I woke up in the middle of the night last Friday. Something sounded odd in the bathroom — a trickle of running water and an occasional mini-flush. I dark-walked my way into the loo, where it became obvious that, yes, the toilet was running. I flipped the handle a couple times (as one does) to no avail. So, back to bed I went, resolving to fool with it the next day.

Saturday morning, I lifted the tank lid to see what lurked below — and it wasn’t pretty. There was a brick I’d put in there a couple years ago to reduce water consumption and forgotten about. It was covered in moss. At least, I hope it was moss. The bad news was that the flapper thing was soft, fleshy, and pink, and water was flowing around and under it, pretty much unimpeded. Meh.

This wasn’t my first flapper-replacement rodeo, so I shut off the water to the potty, removed the gross, slippery flap, and put it in a plastic bag. Then it was off to Home Depot to buy a replacement. I found a nice shiny red one the same size as mine in the toilet aisle and proceeded to self-checkout, where I scanned the item, swiped my debit card, then headed home.

Installing the new flapper took three minutes, and the water stopped running immediately. Very satisfying. Feeling like a boss, I went to the kitchen for a fresh cup of coffee and opened my laptop to check the Book of Face.

The very first thing that greeted me was an advertisement for something called Tushy, a bidet device of some sort. The ad urged me to install a Tushy and “Join the Clean Butt Club.” Wow.

In the 15 minutes since my trip to Home Depot, my flapper purchase had apparently put me in a special, cyber sub-group of “people who repair their own toilets,” and that information had been transmitted into the corporate maw of Big Toilet, which saw me as an excellent potential customer, since I so enjoyed messing about in potties.

It was sort of shocking, though I should be used to it by now — as we all should be. We are the consumers — and the product. Our information, our location, and our purchase data is being mined and sold in hundreds of ways. As we drive around, Google geo-fencing alerts marketers that we parked in front of, say, a furniture store. Then, when we next check social media — voila! — an ad for a dining room set appears.

Those giant smart TVs, which seem like such a bargain at $499, are constantly transmitting our viewing data — to be sold to marketers who are interested in knowing who’s watching The Rachel Maddow Show or The Big Bang Theory or Dr. Pimple Popper, so as to send us micro-targeted ad messages.

A recent article on the tech site Motherboard detailed how phone providers such as Sprint, AT&T, and T-Mobile are selling geo-location services to just about any company that wants to buy them, including bounty hunters and bill collectors.

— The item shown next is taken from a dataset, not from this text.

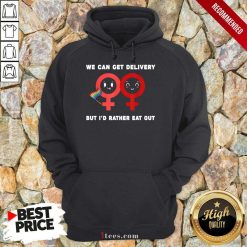 Lesbian Flag Rainbow Pride Eat Fun We Can Get Delivery But Id Rather Eat Out Valentines Day Hoodie- Design By 1Tees.com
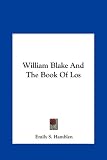 William Blake and the Book of Los William Blake and the Book of Los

At least one company, called Microbilt, is selling phone geo-location services with little oversight to a spread of private industries ranging from car salesmen and property managers to bail bondsmen, according to company documents obtained by Motherboard.

It doesn’t stop there. Nearly every website we visit collects and sells information about our browsing habits, as do social media sites such as Facebook, Twitter, Instagram, and even those sites you’d prefer not to talk about. If you casually search on Amazon for sunglasses, be prepared to be besieged for the next few days by ads for sunglasses. Marketers want to get you while you’re in the mood to buy.

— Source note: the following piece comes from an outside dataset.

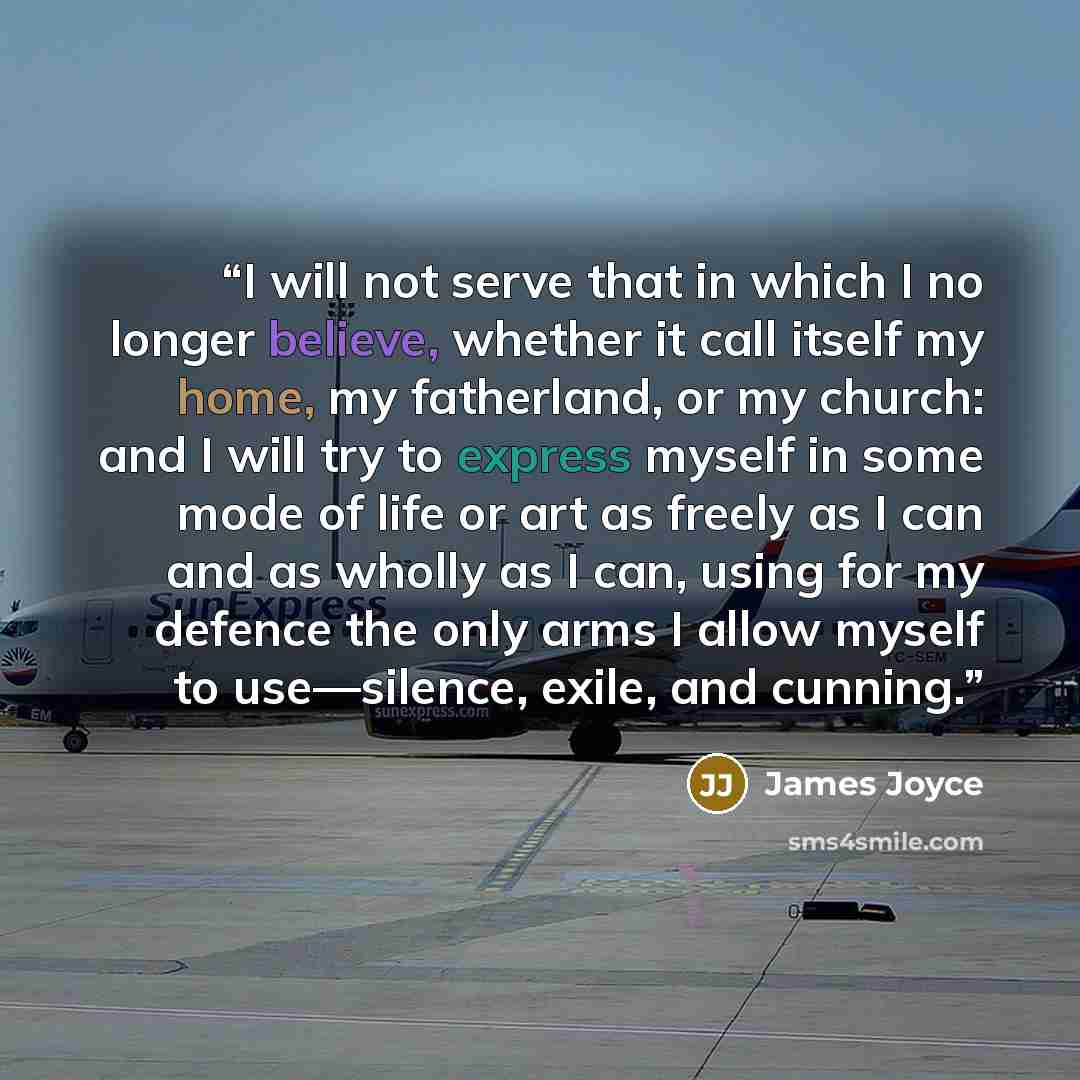 “I will not serve that in which I no longer believe, whether it call itself my home, my fatherland, or my church: and I will try to express myself in some mode of life or art as freely as I can and as wholly as I can, using for my defence the only arms I allow myself to use—silence, exile, and…” quote by James Joyce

If you’ve got a smart phone, a smart TV, a smart car, or a computer hooked to the Internet, it’s best to proceed under the assumption that absolutely nothing you do is going unmonitored — including buying a flapper for your toilet.

Tempting as it was, I did not buy a Tushy or join the Clean Butt Club, but I researched it a little. The first rule of Clean Butt Club is, unsurprisingly, You Don’t Talk About Clean Butt Club. The second rule is There Is No Secret Handshake.